Top of Text

ICESat = GLAH06 (GLAS sensor)

pre-IceBridge = ATM

IceBridge = ILVIS2

ICESat-2 = ATL0X (ATLAS sensor)

In [None]:
# Small example subset over Sermeq Kujalleq (Jakobshavn Isbrae):
my_params1 ={
    'datasets': ['GLAH06', 'ILVIS2', 'ATL06'],
    'start': '2007-01-01',
    'end': '2018-12-31',
    'bbox': '-49.6,69.1,-49.3,69.17',

    # Here we will select ITRF2014 to match ICESat-2 an Epoch of the most recent ICESat-2 granule we are ordering
    'itrf': 'ITRF2014',
    'epoch': '2018.12'
}

# returns a json dictionary, the request parameters and the order's response.
granules_metadata = client.query_cmr(params=my_params1)

In [None]:
# Since the IceBridge data is so dense, we order a smaller subset to decrease order and download times
my_params2 ={
    'datasets': ['ATM1B'],
    'start': '2007-01-01',
    'end': '2018-12-31',
    'bbox': '-49.53,69.12,-49.51,69.135',
    # Here we will select ITRF2014 to match ICESat-2 an Epoch of the most recent ICESat-2 granule we are ordering
    'itrf': 'ITRF2014',
    'epoch': '2018.12'
}

# returns a json dictionary, the request parameters and the order's response.
granules_metadata = client.query_cmr(params=my_params2)

In [None]:
orders1 = client.place_data_orders(params=my_params1)
print(orders1)
orders2 = client.place_data_orders(params=my_params2)
print(orders2)

#### Check Order Status
The following cell will show you the status of your data order. You can proceed in the notebook once all orders are "COMPLETE". If you proceed earlier only the completed data orders will be downloaded.

In [None]:
for order in orders1:
    status = client.order_status(order)
    print(order['dataset'], order['id'], status['status'])
    
for order in orders2:
    status = client.order_status(order)
    print(order['dataset'], order['id'], status['status'])

#### Download Data
Once all data orders are "COMPLETE", you can proceed downloading the data. The data are downloaded to the /data folder of this notebook directory.

In [None]:
for order in orders1:
    status = client.order_status(order)
    if status['status'] == 'COMPLETE':
        client.download_order(order)

In [None]:
for order in orders2:
    status = client.order_status(order)
    if status['status'] == 'COMPLETE':
        client.download_order(order)

#### 2.3. Downloading ICESat-2 data [directly] with *icepyx*
Behind the scenes, *IceFlow* is using the [*icepyx*](https://icepyx.readthedocs.io/en/latest/) Python package to download ICESat-2 data. *icepyx* is a standalone library that includes its own examples and documentation and welcomes contributions from data users (no previous GitHub or software development experience required!). Thus, it has a lot of additional functionality for querying, subsetting, ordering, and downloading ICESat-2 datasets (with in-the-works additions for data ingest into multiple formats), including making it easier to programmatically download data from multiple regions. Here we highlight some of the data visualization capabilities for exploring data prior to order and download.

Bottom of Text
Top of Supplied material

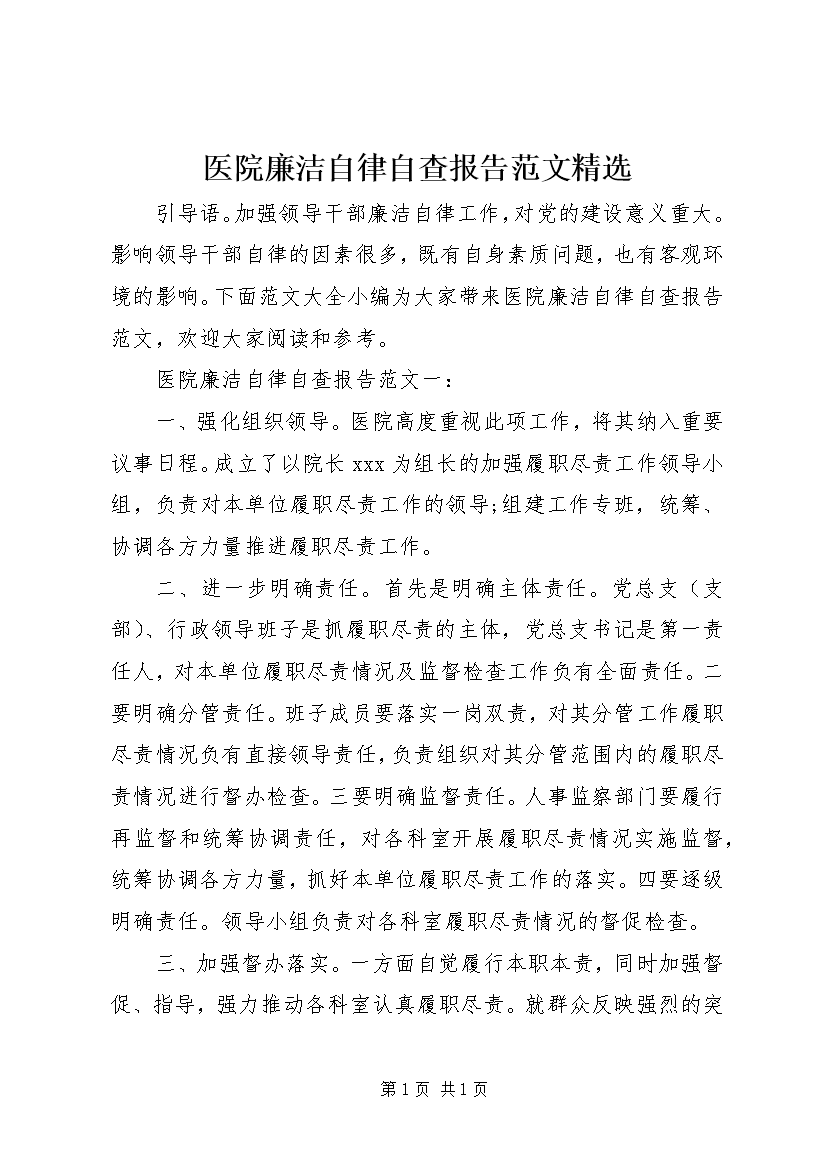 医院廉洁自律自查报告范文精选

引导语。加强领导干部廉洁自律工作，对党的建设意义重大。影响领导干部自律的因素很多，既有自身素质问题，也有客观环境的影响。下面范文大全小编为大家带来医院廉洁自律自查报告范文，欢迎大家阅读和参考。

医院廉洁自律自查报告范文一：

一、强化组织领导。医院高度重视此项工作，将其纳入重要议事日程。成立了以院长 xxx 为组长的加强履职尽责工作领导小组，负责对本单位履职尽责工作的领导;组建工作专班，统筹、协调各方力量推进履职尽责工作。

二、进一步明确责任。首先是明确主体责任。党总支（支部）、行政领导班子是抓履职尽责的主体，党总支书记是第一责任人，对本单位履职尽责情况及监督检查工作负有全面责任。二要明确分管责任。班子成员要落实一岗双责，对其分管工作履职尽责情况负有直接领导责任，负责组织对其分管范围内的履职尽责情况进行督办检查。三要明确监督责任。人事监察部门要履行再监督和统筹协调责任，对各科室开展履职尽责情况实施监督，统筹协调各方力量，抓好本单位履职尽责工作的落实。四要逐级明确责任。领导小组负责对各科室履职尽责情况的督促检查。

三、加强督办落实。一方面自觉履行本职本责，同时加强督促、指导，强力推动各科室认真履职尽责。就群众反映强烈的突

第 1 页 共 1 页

Bottom of Supplied material
Top of Supplied material

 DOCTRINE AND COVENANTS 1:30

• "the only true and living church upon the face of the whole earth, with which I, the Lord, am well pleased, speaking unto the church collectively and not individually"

Bottom of Supplied material
Top of Supplied material

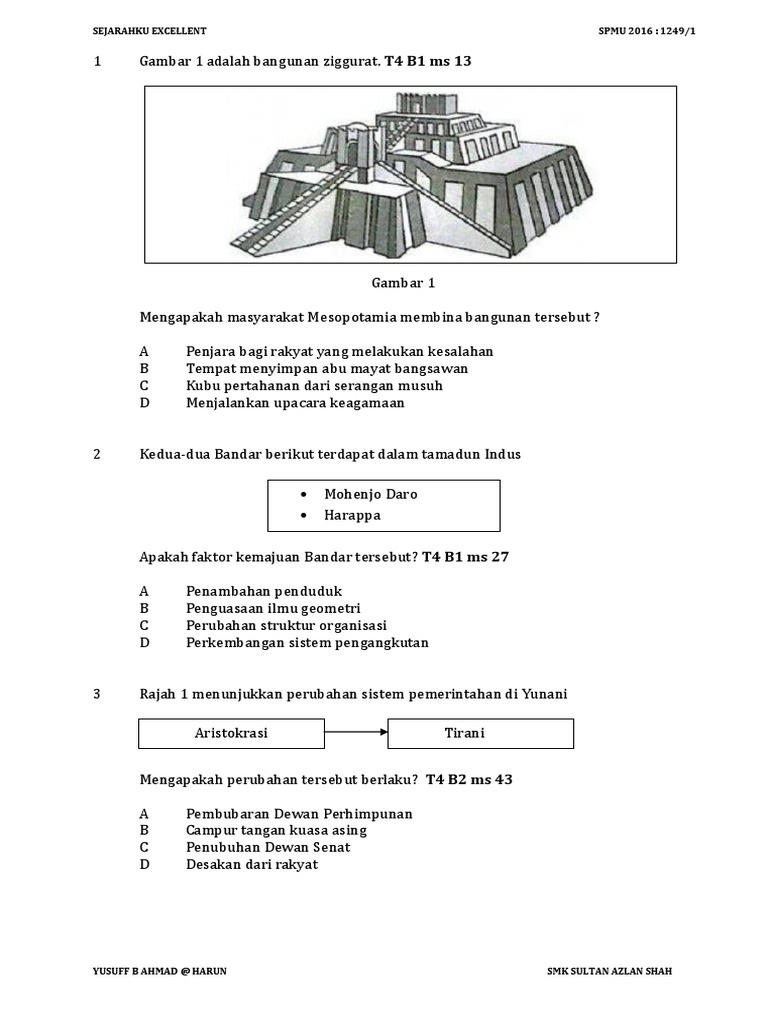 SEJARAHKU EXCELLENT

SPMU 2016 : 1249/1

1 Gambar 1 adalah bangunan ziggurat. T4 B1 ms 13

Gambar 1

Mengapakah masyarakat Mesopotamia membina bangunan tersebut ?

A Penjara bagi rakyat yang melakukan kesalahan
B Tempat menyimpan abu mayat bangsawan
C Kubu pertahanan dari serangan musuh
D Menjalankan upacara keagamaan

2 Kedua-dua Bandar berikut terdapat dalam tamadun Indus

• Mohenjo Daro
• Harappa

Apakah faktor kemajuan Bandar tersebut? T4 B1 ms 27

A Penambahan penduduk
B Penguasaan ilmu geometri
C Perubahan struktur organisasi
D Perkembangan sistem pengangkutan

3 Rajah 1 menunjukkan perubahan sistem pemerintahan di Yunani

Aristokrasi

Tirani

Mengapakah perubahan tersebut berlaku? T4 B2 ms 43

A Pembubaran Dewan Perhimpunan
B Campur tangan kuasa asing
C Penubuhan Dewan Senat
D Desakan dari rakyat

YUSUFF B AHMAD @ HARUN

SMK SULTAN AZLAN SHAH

Bottom of Supplied material

● **Task brief**
Put this sentence from the ICESat text into Spanish: "The data are downloaded to the /data folder of this notebook directory." Work only from the ICESat text.

● **Completed exercise**
Los datos se descargan en la carpeta /data del directorio de este cuaderno.